» **EXERCISE REQUIREMENTS**:
a) Answer these questions from the article on John R. Brinkley, writing each answer on its own line marked like its question:
(i) In what year were the call letters KFKB assigned?
(ii) From what institution did Brinkley's degree come?
(iii) What fee did Brinkley charge for his surgery?
b) Shorten the paragraph of the article on John R. Brinkley that begins "For those men whose problems" to a single sentence that keeps its main facts.

» **SOURCE EXTRACT**:
┌──
By Frank Absher
On a recent trip to Kansas I was reminded of how powerful the persuasion of radio once was, especially when it came to sex.
Kansas State University in Manhattan was hosting a radio history seminar, and every time I’m out in Kansas near the tiny town of Milford, the call letters KFKB come to mind. They were assigned in 1923 to the Milford radio station owned and operated by John R. Brinkley.
He told everyone he was doctor, although his degree came from a diploma mill known as the Eclectic Medical University of Kansas City. But it was his radio station that literally brought him world wide fame.
KFKB (“Kansas First, Kansas Best”) became his promotion medium, and although he promoted lot of patent medicines, his most renowned product was a surgical operation for men who wanted to regain their sexual prowess.
Brinkley would take to the airwaves between the standard radio shows of the day and read letters purportedly sent by listeners to “help all of my many, troubled friends out there in radio land.” He would then tell him which of his so-called “medicines” were right for their ailments.
For those men whose problems were of the unmentionable sexual nature, Brinkley prescribed a trip to his hospital adjacent to the radio studio in Milford. There, for a fee of $750, he would perform the surgery that would restore their manhood. That surgery consisted of implanting material from goat glands onto the patients’ testicles.
└──
» **DATA**:
┌──
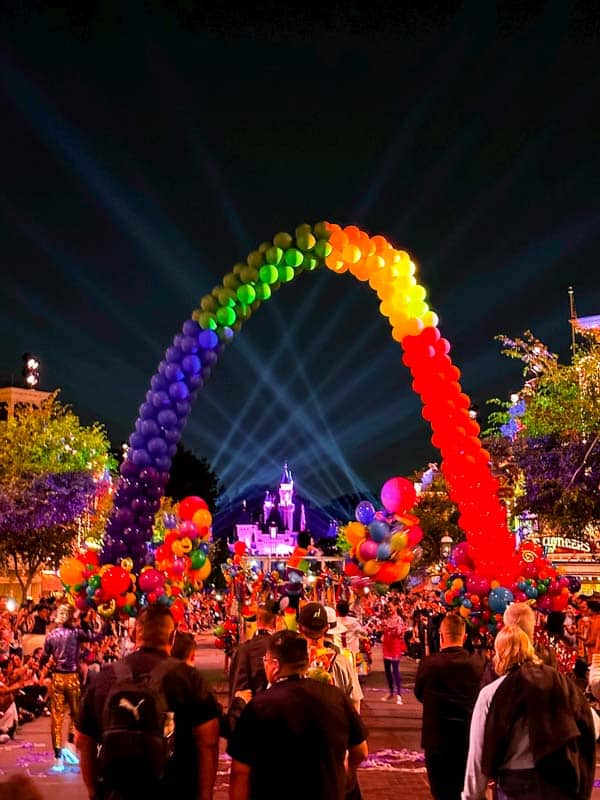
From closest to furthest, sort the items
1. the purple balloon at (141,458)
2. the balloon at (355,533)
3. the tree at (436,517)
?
the balloon at (355,533)
the purple balloon at (141,458)
the tree at (436,517)

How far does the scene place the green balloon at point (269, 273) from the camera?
16.4 m

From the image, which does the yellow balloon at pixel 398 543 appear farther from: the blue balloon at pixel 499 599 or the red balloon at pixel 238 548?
the red balloon at pixel 238 548

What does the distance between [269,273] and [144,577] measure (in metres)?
5.41

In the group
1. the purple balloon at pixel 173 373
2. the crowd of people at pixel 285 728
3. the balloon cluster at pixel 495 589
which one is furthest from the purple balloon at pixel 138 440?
the crowd of people at pixel 285 728

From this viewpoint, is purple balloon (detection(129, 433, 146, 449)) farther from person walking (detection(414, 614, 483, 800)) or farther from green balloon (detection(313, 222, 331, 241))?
person walking (detection(414, 614, 483, 800))

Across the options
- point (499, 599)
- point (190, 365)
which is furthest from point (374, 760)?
point (190, 365)

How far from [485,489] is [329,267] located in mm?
4502

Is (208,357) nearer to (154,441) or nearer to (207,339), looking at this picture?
(207,339)

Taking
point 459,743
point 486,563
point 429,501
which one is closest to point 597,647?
point 486,563

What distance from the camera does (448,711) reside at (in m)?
6.68

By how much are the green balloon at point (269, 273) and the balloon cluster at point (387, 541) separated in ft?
14.2

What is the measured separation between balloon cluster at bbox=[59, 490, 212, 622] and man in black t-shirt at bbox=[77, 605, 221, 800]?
780cm

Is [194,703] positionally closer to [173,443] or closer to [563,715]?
[563,715]

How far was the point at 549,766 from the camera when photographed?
4.57 m
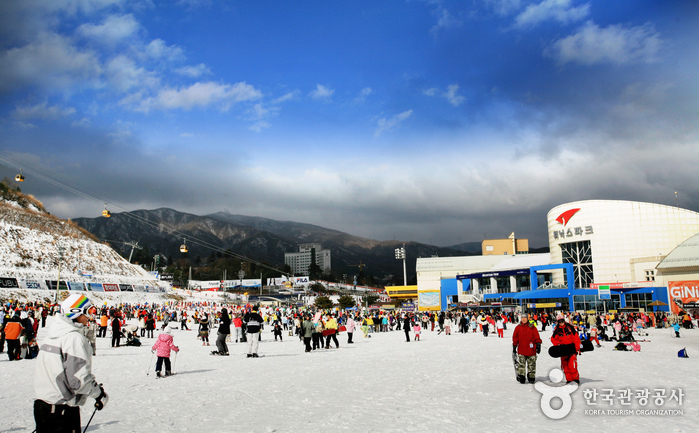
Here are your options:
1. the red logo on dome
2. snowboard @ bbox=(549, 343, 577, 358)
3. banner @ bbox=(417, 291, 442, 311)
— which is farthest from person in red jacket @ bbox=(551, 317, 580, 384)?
banner @ bbox=(417, 291, 442, 311)

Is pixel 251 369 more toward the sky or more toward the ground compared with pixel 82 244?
more toward the ground

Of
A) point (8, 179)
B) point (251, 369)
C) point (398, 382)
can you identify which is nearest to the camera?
point (398, 382)

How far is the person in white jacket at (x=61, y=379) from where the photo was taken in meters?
3.77

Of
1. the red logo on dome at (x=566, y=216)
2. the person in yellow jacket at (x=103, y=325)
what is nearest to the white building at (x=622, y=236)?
the red logo on dome at (x=566, y=216)

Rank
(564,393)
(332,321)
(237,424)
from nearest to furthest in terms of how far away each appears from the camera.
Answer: (237,424)
(564,393)
(332,321)

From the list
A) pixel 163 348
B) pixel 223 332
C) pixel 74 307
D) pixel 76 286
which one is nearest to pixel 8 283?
pixel 76 286

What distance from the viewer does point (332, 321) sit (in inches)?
808

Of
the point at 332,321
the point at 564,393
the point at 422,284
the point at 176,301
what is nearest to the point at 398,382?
the point at 564,393

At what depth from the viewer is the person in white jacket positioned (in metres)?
3.77

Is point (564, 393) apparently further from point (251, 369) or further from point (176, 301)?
point (176, 301)

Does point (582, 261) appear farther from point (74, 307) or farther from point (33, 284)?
point (74, 307)

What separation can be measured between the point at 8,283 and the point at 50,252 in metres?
20.4

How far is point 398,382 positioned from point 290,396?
265cm

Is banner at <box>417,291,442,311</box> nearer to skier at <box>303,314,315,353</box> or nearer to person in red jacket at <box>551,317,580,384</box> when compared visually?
skier at <box>303,314,315,353</box>
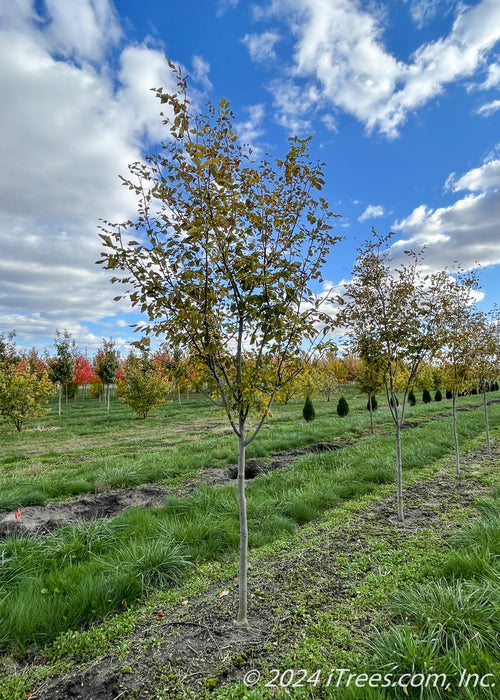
└──
» **SOLUTIONS TO THE EXERCISE**:
a)
(i) 1923
(ii) The Eclectic Medical University of Kansas City, a diploma mill
(iii) $750

b) Brinkley sent men with sexual problems to his hospital next to the radio studio in Milford, where for $750 he performed surgery to restore their manhood by implanting material from goat glands onto their testicles.